### Requirement 1
Copy the Shepway text from "Shepway is a" up to and including "name is today.", substituting "woodland" for "farmland".
### Requirement 2
Condense the paragraph of the Shepway text that begins "Shepway is a suburb" into a short bulleted list that keeps its main facts.
### Requirement 3
Carry on the Shepway text from its last sentence.

### Exercise text
((

- Shepway Location within Kent
- Population: 14,100 (2005)
- District: Maidstone;
- Shire county: Kent;
- Region: South East;
- Country: England
- Sovereign state: United Kingdom
- Post town: MAIDSTONE
- Postcode district: ME15
- Dialling code: 01622
- Police: Kent
- Fire: Kent
- Ambulance: South East Coast
- UK Parliament: Faversham and Mid Kent;

= Shepway, Maidstone =

Shepway is a suburb to the south-east of Maidstone in Kent, England. It lies to the south of Mote Park, to the east of Loose Road (A229) and Sutton Road (A274), and west of Willington Street. The area was formerly farmland and orchards. The suburb takes its name from Shepway Court, a country house which stood where the road of that name is today.

))

### Data
((

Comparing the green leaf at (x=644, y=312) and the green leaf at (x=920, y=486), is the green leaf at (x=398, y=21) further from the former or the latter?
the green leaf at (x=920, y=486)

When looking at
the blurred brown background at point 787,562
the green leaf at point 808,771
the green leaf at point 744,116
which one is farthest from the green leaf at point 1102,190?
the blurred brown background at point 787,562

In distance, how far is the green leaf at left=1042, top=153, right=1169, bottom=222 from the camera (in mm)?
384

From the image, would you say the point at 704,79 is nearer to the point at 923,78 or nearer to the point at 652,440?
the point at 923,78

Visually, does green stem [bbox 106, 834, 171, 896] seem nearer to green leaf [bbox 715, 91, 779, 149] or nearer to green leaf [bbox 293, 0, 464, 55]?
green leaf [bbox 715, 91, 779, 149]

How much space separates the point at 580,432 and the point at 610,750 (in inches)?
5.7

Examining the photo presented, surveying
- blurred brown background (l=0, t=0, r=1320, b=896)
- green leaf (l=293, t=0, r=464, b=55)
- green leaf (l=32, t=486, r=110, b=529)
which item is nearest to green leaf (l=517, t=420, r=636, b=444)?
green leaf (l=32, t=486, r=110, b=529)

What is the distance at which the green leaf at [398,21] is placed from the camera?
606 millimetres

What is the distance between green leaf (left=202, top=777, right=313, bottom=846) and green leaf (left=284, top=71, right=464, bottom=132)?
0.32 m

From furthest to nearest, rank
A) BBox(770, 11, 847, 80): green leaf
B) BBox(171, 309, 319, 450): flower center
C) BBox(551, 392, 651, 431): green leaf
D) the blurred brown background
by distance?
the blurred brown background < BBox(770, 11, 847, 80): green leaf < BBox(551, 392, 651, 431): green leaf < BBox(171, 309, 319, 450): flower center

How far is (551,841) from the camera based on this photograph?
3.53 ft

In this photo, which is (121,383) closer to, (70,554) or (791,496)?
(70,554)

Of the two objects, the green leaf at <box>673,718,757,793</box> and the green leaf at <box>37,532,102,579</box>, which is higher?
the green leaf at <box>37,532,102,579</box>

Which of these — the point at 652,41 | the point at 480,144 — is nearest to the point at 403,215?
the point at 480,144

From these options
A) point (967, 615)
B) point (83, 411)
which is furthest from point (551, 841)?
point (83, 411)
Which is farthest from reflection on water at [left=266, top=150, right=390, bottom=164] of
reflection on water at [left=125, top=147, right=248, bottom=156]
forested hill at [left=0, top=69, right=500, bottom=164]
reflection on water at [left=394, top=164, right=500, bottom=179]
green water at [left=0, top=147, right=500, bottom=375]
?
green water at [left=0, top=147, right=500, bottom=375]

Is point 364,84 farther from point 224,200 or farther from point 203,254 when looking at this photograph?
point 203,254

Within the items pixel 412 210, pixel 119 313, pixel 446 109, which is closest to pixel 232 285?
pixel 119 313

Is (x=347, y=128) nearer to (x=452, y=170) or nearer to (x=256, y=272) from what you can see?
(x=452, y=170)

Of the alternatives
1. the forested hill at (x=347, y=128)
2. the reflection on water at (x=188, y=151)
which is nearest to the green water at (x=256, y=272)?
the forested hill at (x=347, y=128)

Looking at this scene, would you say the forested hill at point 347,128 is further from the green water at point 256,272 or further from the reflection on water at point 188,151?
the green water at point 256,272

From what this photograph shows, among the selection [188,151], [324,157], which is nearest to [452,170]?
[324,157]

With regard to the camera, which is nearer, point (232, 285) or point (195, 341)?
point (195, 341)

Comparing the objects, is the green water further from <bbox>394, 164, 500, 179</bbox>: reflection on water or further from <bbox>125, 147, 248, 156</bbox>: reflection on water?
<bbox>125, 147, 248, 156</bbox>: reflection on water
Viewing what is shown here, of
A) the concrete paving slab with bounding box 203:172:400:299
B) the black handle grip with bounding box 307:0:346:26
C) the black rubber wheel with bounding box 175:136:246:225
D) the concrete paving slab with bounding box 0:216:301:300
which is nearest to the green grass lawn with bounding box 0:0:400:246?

))

### Exercise answer 1
Shepway is a suburb to the south-east of Maidstone in Kent, England. It lies to the south of Mote Park, to the east of Loose Road (A229) and Sutton Road (A274), and west of Willington Street. The area was formerly woodland and orchards. The suburb takes its name from Shepway Court, a country house which stood where the road of that name is today.

### Exercise answer 2
- Suburb south-east of Maidstone in Kent, England
- Bounded by Mote Park to the north, Loose Road (A229) and Sutton Road (A274) to the west, and Willington Street to the east
- Formerly farmland and orchards
- Named after Shepway Court, a country house that stood where the road of that name now runs

### Exercise answer 3
==History==
Construction of the suburb started in the 1930s with the building of South Park Road, the western ends of Plains Avenue, Marion Crescent and Cranborne Avenue (originally named Shepway Avenue) and parts of Brockenhurst, Ringwood and Lyndhurst Roads. The majority of the suburb was constructed as a council estate by Maidstone Borough Council in stages after World War II. Phases of infill construction continued up to the present. The original grid of roads laid out for the council estate after World War II bear names of traditional English counties (for example Northumberland Road, Cambridge Crescent, Hampshire Drive, Rutland Way and Nottingham Avenue). The estate was originally planned with large areas of open land for recreation, although later building has encroached on some of this space.

==Transport==
Bus 85 runs between Shepway and central Maidstone.

==Notable residents==
During the 1950s and 1960s the lead partner at the estate's medical centre was Dr Alan Barnsley, better known as the award-winning novelist and poet Gabriel Fielding.